Learning Individual Movement Shifts After Urban Disruptions with Social Infrastructure Reliance
Shangde Gao, Zelin Xu, Zhe Jiang
TL;DR
This work tackles predicting shifts in individual movement after urban disruptions, addressing heterogeneity in responses and limited sensitivity to traditional sociodemographic features. It introduces a conditional UNet (cUNet) that jointly conditions on Social Infrastructure Reliance (SIR) and local spatial context to model post-event movement patterns from pre-event data. Key contributions include integrating SIR and spatial context, capturing interactions with sparse data, and demonstrating divergent movement responses among individuals with similar pre-event patterns but different SIR. Experiments on the YJMob100K dataset show that conditioning improves predictive accuracy, with the full model achieving the highest overall accuracy and offering insight for behavior-aware urban resilience planning.
Abstract
Shifts in individual movement patterns following disruptive events can reveal changing demands for community resources.

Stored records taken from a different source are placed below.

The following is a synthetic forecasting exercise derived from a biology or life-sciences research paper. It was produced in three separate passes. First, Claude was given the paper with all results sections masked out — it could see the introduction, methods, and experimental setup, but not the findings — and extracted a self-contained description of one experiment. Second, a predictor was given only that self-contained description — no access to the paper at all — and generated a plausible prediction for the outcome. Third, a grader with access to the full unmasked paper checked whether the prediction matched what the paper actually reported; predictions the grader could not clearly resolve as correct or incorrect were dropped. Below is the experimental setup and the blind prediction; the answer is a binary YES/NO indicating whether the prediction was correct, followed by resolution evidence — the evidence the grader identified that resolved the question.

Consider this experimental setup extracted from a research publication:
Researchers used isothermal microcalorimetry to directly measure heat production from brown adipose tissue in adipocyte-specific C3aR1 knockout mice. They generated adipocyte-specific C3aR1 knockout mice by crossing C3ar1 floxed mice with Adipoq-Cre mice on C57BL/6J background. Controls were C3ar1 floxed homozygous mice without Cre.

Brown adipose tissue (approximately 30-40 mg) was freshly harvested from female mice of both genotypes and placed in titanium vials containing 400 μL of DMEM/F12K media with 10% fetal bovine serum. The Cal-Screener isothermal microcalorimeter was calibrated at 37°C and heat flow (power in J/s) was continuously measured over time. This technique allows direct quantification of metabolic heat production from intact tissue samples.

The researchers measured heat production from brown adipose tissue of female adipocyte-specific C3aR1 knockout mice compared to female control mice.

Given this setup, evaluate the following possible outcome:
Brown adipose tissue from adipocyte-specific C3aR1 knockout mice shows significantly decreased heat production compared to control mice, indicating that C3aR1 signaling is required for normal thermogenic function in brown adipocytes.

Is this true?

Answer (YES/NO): YES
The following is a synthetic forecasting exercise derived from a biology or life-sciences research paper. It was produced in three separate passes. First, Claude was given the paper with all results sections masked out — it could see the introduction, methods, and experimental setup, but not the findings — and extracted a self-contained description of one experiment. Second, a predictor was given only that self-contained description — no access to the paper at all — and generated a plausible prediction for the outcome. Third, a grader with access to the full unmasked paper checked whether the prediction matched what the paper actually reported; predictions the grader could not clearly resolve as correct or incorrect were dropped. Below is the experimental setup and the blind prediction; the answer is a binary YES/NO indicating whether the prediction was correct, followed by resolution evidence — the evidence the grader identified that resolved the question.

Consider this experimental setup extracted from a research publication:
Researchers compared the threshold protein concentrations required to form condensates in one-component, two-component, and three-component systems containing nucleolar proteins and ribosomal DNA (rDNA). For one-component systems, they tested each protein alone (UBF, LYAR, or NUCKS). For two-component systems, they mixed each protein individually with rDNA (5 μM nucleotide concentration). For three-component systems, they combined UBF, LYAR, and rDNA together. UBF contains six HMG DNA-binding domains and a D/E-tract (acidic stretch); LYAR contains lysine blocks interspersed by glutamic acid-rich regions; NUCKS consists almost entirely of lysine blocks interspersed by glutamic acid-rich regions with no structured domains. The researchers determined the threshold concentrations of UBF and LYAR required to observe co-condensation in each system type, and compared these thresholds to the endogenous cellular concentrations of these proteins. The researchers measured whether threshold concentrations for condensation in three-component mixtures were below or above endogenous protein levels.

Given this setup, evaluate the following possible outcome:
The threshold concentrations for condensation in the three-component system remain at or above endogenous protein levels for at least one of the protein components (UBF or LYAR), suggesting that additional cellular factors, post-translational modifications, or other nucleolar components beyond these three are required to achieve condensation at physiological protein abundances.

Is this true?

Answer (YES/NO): NO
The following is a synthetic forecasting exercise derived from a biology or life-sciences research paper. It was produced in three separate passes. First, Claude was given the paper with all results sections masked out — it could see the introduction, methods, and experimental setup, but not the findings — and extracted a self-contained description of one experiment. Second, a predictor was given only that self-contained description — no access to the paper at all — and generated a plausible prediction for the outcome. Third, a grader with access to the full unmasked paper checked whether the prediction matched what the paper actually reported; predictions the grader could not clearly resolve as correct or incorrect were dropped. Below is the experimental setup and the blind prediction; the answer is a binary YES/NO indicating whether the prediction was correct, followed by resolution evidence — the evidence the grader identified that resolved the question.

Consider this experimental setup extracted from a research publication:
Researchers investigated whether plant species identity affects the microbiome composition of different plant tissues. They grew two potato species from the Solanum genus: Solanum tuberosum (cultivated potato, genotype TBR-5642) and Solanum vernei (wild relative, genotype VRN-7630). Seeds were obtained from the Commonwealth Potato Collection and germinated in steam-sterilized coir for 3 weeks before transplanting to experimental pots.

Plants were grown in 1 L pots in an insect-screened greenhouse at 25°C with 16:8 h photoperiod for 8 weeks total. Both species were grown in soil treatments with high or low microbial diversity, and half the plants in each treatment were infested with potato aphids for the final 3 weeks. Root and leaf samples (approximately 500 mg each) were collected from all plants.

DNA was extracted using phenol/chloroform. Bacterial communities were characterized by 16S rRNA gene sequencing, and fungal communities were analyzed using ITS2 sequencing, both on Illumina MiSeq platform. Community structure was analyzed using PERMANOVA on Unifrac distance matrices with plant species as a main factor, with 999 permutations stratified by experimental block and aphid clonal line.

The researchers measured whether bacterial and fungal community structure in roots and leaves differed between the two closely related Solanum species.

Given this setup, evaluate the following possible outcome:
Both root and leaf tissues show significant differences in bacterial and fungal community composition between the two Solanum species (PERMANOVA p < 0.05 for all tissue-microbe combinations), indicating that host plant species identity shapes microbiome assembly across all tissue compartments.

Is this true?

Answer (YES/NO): YES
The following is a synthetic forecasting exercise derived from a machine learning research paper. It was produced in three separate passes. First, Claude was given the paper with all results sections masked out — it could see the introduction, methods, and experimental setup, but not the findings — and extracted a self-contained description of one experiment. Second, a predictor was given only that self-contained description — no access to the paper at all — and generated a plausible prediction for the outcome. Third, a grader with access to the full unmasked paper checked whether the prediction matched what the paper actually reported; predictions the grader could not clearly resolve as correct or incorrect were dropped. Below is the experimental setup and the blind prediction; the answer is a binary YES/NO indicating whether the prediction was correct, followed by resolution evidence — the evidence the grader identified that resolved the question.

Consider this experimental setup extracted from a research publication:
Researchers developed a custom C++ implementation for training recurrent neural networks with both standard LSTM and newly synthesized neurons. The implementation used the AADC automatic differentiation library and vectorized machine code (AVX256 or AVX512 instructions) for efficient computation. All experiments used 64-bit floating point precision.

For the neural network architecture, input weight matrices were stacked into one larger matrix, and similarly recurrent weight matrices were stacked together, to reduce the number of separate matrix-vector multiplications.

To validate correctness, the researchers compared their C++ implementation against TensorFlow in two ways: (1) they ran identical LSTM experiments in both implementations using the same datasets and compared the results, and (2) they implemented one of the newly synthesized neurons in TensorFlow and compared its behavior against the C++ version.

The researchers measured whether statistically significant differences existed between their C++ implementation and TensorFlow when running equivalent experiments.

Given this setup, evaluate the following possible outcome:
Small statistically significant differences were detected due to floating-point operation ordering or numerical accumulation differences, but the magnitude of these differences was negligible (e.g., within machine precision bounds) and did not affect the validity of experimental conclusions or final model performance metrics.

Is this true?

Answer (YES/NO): NO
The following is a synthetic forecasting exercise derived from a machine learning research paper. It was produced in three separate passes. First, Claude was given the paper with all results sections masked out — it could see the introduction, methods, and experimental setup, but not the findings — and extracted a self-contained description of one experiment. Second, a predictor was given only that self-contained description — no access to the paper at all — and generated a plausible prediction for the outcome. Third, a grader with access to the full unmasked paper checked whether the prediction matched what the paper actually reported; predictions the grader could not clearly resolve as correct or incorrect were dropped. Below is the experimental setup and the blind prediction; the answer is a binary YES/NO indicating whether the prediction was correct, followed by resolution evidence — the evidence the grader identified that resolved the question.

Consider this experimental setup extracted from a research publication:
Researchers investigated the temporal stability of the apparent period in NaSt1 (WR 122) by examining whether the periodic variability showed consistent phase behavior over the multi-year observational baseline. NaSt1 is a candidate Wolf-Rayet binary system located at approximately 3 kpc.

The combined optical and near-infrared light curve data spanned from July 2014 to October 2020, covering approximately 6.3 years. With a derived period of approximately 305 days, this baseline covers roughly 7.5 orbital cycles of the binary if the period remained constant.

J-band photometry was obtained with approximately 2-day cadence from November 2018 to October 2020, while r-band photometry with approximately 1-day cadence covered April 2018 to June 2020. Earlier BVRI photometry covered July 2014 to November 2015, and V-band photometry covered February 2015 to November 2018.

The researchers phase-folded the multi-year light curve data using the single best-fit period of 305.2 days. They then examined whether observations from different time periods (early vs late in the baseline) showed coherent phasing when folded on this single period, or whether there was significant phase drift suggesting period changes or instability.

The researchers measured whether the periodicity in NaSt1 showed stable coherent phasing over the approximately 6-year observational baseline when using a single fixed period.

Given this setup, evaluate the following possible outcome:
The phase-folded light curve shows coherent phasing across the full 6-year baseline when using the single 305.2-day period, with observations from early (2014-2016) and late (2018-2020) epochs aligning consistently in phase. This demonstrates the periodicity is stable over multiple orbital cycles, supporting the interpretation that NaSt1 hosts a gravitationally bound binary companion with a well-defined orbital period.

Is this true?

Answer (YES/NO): YES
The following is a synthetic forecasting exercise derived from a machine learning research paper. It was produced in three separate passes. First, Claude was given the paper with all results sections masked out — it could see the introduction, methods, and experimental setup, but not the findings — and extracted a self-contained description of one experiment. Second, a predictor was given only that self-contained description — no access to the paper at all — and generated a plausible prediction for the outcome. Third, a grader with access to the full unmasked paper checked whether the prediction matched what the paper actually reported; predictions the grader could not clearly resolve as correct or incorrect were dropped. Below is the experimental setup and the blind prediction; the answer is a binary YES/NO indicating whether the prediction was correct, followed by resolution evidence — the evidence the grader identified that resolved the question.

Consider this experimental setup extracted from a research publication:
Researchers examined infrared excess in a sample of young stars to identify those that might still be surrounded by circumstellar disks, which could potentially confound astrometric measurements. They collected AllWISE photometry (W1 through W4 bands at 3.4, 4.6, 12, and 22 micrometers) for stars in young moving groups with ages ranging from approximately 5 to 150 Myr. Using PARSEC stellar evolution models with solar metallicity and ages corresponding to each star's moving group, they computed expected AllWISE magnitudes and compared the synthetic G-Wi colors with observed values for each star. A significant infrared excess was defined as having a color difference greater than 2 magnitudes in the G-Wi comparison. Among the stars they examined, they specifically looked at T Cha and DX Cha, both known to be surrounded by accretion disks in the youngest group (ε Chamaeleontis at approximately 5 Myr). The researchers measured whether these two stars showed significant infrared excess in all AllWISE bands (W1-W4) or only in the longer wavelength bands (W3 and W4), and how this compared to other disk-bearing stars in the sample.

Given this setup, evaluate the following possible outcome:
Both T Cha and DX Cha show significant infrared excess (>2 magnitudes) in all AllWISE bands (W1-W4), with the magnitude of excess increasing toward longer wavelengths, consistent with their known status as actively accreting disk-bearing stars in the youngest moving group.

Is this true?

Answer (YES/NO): NO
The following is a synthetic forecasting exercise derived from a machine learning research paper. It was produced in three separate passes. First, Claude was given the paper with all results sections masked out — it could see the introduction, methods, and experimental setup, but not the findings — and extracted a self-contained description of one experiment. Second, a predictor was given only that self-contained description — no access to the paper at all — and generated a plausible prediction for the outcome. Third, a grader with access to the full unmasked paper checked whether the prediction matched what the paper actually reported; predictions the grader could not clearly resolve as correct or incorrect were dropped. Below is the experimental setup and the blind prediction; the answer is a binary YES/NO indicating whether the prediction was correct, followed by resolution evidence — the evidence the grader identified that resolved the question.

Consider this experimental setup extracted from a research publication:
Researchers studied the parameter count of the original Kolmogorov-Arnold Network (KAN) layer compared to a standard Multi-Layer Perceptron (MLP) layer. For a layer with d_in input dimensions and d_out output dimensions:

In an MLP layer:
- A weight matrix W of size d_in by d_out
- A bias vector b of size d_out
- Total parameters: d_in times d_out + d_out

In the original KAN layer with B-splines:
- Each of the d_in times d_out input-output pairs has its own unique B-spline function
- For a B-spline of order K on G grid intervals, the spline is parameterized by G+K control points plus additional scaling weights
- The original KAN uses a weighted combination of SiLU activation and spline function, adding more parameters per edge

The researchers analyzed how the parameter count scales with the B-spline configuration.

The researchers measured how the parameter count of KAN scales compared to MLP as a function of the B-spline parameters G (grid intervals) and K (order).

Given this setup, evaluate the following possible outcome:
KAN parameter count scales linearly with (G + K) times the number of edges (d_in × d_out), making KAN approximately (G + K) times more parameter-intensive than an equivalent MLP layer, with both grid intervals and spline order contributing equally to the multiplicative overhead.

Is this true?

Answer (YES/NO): NO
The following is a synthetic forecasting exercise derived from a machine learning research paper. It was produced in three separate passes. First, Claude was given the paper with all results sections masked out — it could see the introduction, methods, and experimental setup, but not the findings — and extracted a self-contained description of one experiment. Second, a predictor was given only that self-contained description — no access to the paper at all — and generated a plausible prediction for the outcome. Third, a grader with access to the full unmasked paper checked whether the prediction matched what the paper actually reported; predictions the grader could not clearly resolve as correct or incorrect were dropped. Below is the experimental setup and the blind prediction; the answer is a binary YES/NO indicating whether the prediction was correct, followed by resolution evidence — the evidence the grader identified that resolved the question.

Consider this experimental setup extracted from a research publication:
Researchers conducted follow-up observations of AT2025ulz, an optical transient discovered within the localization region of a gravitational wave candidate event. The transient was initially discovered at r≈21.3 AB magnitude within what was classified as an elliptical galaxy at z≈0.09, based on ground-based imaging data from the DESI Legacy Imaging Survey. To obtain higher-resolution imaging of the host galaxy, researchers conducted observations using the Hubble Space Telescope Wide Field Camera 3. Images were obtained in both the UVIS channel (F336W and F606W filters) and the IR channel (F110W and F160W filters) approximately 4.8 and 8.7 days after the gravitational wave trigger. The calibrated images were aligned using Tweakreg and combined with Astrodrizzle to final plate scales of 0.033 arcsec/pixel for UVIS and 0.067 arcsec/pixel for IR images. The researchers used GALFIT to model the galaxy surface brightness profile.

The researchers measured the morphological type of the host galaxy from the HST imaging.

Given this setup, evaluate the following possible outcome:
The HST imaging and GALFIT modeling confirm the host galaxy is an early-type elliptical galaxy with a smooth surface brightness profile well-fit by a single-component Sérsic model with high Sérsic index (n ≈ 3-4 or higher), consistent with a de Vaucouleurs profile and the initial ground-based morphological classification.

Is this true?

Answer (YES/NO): NO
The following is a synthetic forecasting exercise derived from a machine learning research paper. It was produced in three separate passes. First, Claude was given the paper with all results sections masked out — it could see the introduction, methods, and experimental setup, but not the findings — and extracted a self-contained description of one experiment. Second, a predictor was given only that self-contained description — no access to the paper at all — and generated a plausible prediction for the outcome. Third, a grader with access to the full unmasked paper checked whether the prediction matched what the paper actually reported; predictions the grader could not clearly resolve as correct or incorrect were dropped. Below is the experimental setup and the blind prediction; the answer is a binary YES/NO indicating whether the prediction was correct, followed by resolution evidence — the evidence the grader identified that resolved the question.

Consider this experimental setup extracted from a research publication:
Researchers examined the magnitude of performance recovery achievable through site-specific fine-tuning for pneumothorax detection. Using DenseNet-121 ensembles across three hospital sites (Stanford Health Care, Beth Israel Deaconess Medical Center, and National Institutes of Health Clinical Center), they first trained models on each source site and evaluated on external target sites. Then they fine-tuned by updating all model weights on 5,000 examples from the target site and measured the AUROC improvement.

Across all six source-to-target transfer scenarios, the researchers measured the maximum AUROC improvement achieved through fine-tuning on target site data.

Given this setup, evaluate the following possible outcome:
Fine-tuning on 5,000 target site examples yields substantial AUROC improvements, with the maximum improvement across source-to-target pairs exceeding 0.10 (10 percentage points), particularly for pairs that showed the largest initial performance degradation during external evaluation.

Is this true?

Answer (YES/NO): YES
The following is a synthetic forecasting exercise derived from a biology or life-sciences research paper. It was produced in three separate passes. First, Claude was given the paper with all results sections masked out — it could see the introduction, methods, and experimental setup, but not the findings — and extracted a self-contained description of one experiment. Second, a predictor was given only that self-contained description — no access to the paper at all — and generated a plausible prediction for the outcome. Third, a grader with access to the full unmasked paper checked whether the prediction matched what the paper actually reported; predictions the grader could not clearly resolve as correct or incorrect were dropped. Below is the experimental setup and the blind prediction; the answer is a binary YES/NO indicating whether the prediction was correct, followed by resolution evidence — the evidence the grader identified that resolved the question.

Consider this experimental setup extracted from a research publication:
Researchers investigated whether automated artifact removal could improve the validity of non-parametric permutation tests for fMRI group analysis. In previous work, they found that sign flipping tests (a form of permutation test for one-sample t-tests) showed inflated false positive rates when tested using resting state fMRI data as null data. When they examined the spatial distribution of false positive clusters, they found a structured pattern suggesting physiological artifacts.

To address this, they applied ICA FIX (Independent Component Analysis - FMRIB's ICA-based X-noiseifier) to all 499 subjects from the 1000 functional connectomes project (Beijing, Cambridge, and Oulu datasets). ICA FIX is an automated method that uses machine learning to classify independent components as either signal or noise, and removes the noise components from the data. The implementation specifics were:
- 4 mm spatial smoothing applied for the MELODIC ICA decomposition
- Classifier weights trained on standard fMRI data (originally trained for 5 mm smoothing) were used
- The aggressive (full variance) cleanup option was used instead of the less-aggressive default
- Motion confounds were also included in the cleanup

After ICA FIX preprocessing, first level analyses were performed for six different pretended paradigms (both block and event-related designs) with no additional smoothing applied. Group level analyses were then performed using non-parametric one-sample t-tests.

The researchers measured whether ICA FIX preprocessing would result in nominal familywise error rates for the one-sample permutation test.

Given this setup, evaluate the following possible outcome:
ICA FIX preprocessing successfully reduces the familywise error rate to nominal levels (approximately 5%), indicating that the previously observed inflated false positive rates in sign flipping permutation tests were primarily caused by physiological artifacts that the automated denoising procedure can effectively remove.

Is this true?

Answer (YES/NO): NO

However, predicting such shifts before disruptive events remains challenging for several reasons. First, measures are lacking for individuals' heterogeneous social infrastructure resilience (SIR), which directly influences their movement patterns, and commonly used features are often limited or unavailable at scale, e.g., sociodemographic characteristics. Second, the complex interactions between individual movement patterns and spatial contexts have not been sufficiently captured. Third, individual-level movement may be spatially sparse and not well-suited to traditional decision-making methods for movement predictions. This study incorporates individuals' SIR into a conditioned deep learning model to capture the complex relationships between individual movement patterns and local spatial context using large-scale, sparse individual-level data. Our experiments demonstrate that incorporating individuals' SIR and spatial context can enhance the model's ability to predict post-event individual movement patterns. The conditioned model can capture the divergent shifts in movement patterns among individuals who exhibit similar pre-event patterns but differ in SIR.